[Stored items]
:::::

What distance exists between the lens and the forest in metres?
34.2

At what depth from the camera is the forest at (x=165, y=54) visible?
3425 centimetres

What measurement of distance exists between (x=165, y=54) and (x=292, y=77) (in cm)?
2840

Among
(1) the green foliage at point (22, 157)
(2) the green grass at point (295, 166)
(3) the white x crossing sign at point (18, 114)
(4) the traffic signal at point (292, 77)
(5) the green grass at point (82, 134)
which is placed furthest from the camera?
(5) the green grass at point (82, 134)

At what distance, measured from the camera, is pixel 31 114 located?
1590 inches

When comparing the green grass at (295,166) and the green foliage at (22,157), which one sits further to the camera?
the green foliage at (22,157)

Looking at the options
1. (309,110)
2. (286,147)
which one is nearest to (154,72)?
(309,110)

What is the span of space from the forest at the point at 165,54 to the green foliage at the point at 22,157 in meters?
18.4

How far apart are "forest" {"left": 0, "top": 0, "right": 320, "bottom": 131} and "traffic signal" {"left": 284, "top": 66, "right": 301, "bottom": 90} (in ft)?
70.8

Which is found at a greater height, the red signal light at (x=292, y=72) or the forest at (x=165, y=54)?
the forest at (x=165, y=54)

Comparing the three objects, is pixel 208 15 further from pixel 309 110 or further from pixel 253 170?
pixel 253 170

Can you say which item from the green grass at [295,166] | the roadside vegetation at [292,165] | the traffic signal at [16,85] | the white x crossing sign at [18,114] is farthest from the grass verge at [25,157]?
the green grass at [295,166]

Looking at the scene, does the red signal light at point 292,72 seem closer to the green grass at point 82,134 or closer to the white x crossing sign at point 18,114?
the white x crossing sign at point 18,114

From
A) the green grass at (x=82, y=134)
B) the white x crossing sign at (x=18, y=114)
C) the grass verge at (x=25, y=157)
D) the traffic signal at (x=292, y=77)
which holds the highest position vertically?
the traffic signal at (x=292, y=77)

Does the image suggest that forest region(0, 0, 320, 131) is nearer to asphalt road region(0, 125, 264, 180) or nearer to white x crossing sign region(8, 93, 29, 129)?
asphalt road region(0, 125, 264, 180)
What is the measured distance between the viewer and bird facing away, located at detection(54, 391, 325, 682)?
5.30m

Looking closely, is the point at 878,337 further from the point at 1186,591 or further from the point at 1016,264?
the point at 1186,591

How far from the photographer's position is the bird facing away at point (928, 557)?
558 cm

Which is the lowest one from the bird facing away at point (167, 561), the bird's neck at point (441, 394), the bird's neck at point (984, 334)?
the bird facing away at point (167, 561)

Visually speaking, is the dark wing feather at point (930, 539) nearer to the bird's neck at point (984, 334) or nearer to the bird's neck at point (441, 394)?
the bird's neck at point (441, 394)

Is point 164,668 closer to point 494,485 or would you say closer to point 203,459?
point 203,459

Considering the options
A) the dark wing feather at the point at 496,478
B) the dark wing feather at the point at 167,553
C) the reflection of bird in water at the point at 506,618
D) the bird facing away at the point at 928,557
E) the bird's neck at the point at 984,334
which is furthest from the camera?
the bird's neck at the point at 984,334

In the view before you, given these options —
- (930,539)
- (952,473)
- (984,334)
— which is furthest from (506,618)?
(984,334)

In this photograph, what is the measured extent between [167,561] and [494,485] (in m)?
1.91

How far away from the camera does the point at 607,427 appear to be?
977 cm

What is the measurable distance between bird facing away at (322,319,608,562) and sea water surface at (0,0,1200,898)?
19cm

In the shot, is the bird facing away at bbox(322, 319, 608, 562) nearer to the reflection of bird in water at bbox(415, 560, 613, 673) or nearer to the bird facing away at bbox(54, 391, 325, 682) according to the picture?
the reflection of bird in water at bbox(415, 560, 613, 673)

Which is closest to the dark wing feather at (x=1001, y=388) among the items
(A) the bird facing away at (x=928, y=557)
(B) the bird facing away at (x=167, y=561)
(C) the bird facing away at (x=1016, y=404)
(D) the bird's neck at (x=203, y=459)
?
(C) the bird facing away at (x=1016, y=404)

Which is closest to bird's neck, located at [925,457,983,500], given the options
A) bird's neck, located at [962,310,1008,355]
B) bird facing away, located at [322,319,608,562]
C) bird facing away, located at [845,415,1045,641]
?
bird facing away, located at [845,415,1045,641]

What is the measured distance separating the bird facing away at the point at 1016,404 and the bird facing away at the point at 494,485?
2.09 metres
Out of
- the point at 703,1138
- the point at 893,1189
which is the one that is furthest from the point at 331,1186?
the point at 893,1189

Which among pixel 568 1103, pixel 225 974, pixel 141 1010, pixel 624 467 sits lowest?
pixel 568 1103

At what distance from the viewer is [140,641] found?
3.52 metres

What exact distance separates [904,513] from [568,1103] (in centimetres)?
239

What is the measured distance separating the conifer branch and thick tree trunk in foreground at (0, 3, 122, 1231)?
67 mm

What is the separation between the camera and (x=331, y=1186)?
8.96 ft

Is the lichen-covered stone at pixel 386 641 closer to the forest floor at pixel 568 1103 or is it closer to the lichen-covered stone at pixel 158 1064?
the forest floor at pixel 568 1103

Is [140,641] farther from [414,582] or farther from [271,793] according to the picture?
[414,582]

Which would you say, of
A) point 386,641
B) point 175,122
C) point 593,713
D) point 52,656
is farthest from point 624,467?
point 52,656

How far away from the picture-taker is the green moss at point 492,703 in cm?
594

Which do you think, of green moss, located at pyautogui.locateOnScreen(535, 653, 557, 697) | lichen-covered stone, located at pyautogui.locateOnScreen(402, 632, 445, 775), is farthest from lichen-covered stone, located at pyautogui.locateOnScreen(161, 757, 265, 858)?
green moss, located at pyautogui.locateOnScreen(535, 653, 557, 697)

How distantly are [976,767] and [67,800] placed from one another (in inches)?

:::::

Write out every line of the records above as a JSON array of strings, with one string per line and blank lines omitted.

## RESULT OF THE TASK
[
  "What distance exists between the lens and the forest in metres?",
  "34.2",
  "At what depth from the camera is the forest at (x=165, y=54) visible?",
  "3425 centimetres",
  "What measurement of distance exists between (x=165, y=54) and (x=292, y=77) (in cm)?",
  "2840",
  "Among",
  "(1) the green foliage at point (22, 157)",
  "(2) the green grass at point (295, 166)",
  "(3) the white x crossing sign at point (18, 114)",
  "(4) the traffic signal at point (292, 77)",
  "(5) the green grass at point (82, 134)",
  "which is placed furthest from the camera?",
  "(5) the green grass at point (82, 134)",
  "At what distance, measured from the camera, is pixel 31 114 located?",
  "1590 inches",
  "When comparing the green grass at (295,166) and the green foliage at (22,157), which one sits further to the camera?",
  "the green foliage at (22,157)",
  "Looking at the options",
  "1. (309,110)",
  "2. (286,147)",
  "which one is nearest to (154,72)?",
  "(309,110)",
  "What is the span of space from the forest at the point at 165,54 to the green foliage at the point at 22,157 in meters?",
  "18.4",
  "How far apart are \"forest\" {\"left\": 0, \"top\": 0, \"right\": 320, \"bottom\": 131} and \"traffic signal\" {\"left\": 284, \"top\": 66, \"right\": 301, \"bottom\": 90} (in ft)?",
  "70.8",
  "Which is found at a greater height, the red signal light at (x=292, y=72) or the forest at (x=165, y=54)?",
  "the forest at (x=165, y=54)",
  "Comparing the three objects, is pixel 208 15 further from pixel 309 110 or further from pixel 253 170?",
  "pixel 253 170",
  "Can you say which item from the green grass at [295,166] | the roadside vegetation at [292,165] | the traffic signal at [16,85] | the white x crossing sign at [18,114] is farthest from the grass verge at [25,157]?",
  "the green grass at [295,166]",
  "Looking at the scene, does the red signal light at point 292,72 seem closer to the green grass at point 82,134 or closer to the white x crossing sign at point 18,114?",
  "the white x crossing sign at point 18,114",
  "From",
  "A) the green grass at (x=82, y=134)",
  "B) the white x crossing sign at (x=18, y=114)",
  "C) the grass verge at (x=25, y=157)",
  "D) the traffic signal at (x=292, y=77)",
  "which holds the highest position vertically?",
  "the traffic signal at (x=292, y=77)",
  "Does the image suggest that forest region(0, 0, 320, 131) is nearer to asphalt road region(0, 125, 264, 180) or nearer to white x crossing sign region(8, 93, 29, 129)?",
  "asphalt road region(0, 125, 264, 180)",
  "What is the measured distance between the viewer and bird facing away, located at detection(54, 391, 325, 682)?",
  "5.30m",
  "Looking closely, is the point at 878,337 further from the point at 1186,591 or further from the point at 1016,264?",
  "the point at 1186,591",
  "How far from the photographer's position is the bird facing away at point (928, 557)?",
  "558 cm",
  "Which is the lowest one from the bird facing away at point (167, 561), the bird's neck at point (441, 394), the bird's neck at point (984, 334)?",
  "the bird facing away at point (167, 561)",
  "Visually speaking, is the dark wing feather at point (930, 539) nearer to the bird's neck at point (984, 334) or nearer to the bird's neck at point (441, 394)?",
  "the bird's neck at point (441, 394)",
  "Is point 164,668 closer to point 494,485 or would you say closer to point 203,459?",
  "point 203,459",
  "Considering the options",
  "A) the dark wing feather at the point at 496,478",
  "B) the dark wing feather at the point at 167,553",
  "C) the reflection of bird in water at the point at 506,618",
  "D) the bird facing away at the point at 928,557",
  "E) the bird's neck at the point at 984,334",
  "which is furthest from the camera?",
  "the bird's neck at the point at 984,334",
  "In the view before you, given these options —",
  "- (930,539)",
  "- (952,473)",
  "- (984,334)",
  "— which is furthest from (506,618)?",
  "(984,334)",
  "In this photograph, what is the measured extent between [167,561] and [494,485] (in m)?",
  "1.91",
  "How far away from the camera does the point at 607,427 appear to be?",
  "977 cm",
  "What is the measurable distance between bird facing away at (322,319,608,562) and sea water surface at (0,0,1200,898)?",
  "19cm",
  "In the shot, is the bird facing away at bbox(322, 319, 608, 562) nearer to the reflection of bird in water at bbox(415, 560, 613, 673) or nearer to the bird facing away at bbox(54, 391, 325, 682) according to the picture?",
  "the reflection of bird in water at bbox(415, 560, 613, 673)",
  "Which is closest to the dark wing feather at (x=1001, y=388) among the items",
  "(A) the bird facing away at (x=928, y=557)",
  "(B) the bird facing away at (x=167, y=561)",
  "(C) the bird facing away at (x=1016, y=404)",
  "(D) the bird's neck at (x=203, y=459)",
  "?",
  "(C) the bird facing away at (x=1016, y=404)",
  "Which is closest to bird's neck, located at [925,457,983,500], given the options",
  "A) bird's neck, located at [962,310,1008,355]",
  "B) bird facing away, located at [322,319,608,562]",
  "C) bird facing away, located at [845,415,1045,641]",
  "?",
  "bird facing away, located at [845,415,1045,641]",
  "What is the measured distance separating the bird facing away at the point at 1016,404 and the bird facing away at the point at 494,485?",
  "2.09 metres",
  "Out of",
  "- the point at 703,1138",
  "- the point at 893,1189",
  "which is the one that is furthest from the point at 331,1186?",
  "the point at 893,1189",
  "Which among pixel 568 1103, pixel 225 974, pixel 141 1010, pixel 624 467 sits lowest?",
  "pixel 568 1103",
  "At what distance from the viewer is [140,641] found?",
  "3.52 metres",
  "What exact distance separates [904,513] from [568,1103] (in centimetres)?",
  "239",
  "What is the measured distance separating the conifer branch and thick tree trunk in foreground at (0, 3, 122, 1231)?",
  "67 mm",
  "What is the separation between the camera and (x=331, y=1186)?",
  "8.96 ft",
  "Is the lichen-covered stone at pixel 386 641 closer to the forest floor at pixel 568 1103 or is it closer to the lichen-covered stone at pixel 158 1064?",
  "the forest floor at pixel 568 1103",
  "Is [140,641] farther from [414,582] or farther from [271,793] according to the picture?",
  "[414,582]",
  "Which would you say, of",
  "A) point 386,641",
  "B) point 175,122",
  "C) point 593,713",
  "D) point 52,656",
  "is farthest from point 624,467?",
  "point 52,656",
  "How far away from the picture-taker is the green moss at point 492,703 in cm?",
  "594",
  "Which do you think, of green moss, located at pyautogui.locateOnScreen(535, 653, 557, 697) | lichen-covered stone, located at pyautogui.locateOnScreen(402, 632, 445, 775), is farthest from lichen-covered stone, located at pyautogui.locateOnScreen(161, 757, 265, 858)?",
  "green moss, located at pyautogui.locateOnScreen(535, 653, 557, 697)",
  "How distantly are [976,767] and [67,800] placed from one another (in inches)?"
]